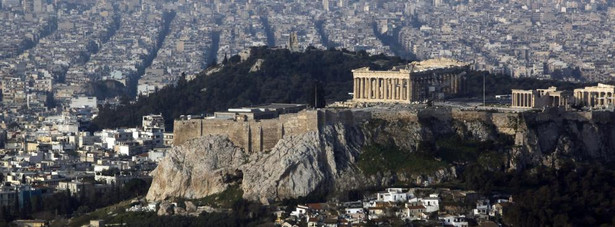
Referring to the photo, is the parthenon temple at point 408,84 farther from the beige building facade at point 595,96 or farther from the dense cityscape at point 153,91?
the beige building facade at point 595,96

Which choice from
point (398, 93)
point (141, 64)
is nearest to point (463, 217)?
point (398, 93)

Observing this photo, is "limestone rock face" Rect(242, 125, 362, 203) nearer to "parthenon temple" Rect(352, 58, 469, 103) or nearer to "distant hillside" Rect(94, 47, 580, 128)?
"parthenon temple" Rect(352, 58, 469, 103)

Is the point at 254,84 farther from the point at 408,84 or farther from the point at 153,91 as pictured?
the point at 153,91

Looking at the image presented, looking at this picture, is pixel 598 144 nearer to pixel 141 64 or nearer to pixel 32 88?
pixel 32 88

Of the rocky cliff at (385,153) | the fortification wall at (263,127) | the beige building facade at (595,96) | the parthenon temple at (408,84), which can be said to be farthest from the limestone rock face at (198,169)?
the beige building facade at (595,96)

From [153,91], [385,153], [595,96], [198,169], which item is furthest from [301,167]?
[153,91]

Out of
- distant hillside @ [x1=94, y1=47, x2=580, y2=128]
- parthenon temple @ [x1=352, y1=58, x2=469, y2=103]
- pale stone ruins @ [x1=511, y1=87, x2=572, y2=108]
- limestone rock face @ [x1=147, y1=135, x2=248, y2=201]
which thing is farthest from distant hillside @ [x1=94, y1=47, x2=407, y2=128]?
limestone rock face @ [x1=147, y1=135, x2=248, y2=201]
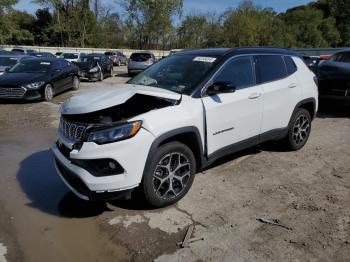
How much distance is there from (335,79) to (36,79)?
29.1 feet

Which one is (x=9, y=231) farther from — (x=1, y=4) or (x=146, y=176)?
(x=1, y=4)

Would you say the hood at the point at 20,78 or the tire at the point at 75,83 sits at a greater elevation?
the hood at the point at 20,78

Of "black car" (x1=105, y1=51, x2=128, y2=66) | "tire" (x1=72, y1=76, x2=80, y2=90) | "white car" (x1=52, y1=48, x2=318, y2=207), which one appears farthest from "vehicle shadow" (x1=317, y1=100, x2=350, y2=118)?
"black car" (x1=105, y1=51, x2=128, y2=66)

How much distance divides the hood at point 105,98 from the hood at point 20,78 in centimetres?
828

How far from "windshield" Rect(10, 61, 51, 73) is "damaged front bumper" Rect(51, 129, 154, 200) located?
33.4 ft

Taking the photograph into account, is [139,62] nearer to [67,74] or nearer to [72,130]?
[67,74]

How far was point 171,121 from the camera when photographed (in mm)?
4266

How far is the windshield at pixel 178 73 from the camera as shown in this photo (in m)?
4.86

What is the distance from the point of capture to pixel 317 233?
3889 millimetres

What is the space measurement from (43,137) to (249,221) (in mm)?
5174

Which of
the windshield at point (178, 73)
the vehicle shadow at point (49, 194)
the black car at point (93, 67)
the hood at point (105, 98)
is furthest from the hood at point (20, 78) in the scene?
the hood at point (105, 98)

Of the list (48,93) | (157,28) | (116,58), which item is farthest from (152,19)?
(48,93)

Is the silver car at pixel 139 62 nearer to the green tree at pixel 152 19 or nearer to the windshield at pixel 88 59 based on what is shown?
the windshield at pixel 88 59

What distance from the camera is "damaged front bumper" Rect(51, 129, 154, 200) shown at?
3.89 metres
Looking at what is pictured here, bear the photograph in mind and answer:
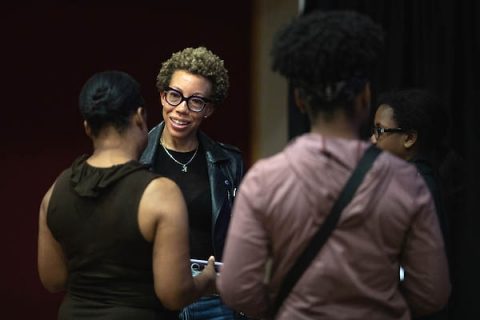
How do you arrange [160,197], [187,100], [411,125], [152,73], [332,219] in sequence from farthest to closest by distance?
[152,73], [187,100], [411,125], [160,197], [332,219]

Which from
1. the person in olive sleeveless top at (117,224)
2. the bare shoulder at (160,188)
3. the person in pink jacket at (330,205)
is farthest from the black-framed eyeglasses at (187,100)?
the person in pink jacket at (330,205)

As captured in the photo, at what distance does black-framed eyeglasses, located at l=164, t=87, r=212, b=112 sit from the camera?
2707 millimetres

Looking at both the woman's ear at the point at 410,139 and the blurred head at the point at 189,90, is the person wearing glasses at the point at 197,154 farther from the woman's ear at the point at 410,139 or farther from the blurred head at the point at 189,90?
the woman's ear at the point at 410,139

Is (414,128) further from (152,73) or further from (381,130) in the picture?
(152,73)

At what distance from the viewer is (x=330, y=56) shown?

# Instructions for the task
Count the lines in the records that contain the string "woman". Give only the number.

# Response
2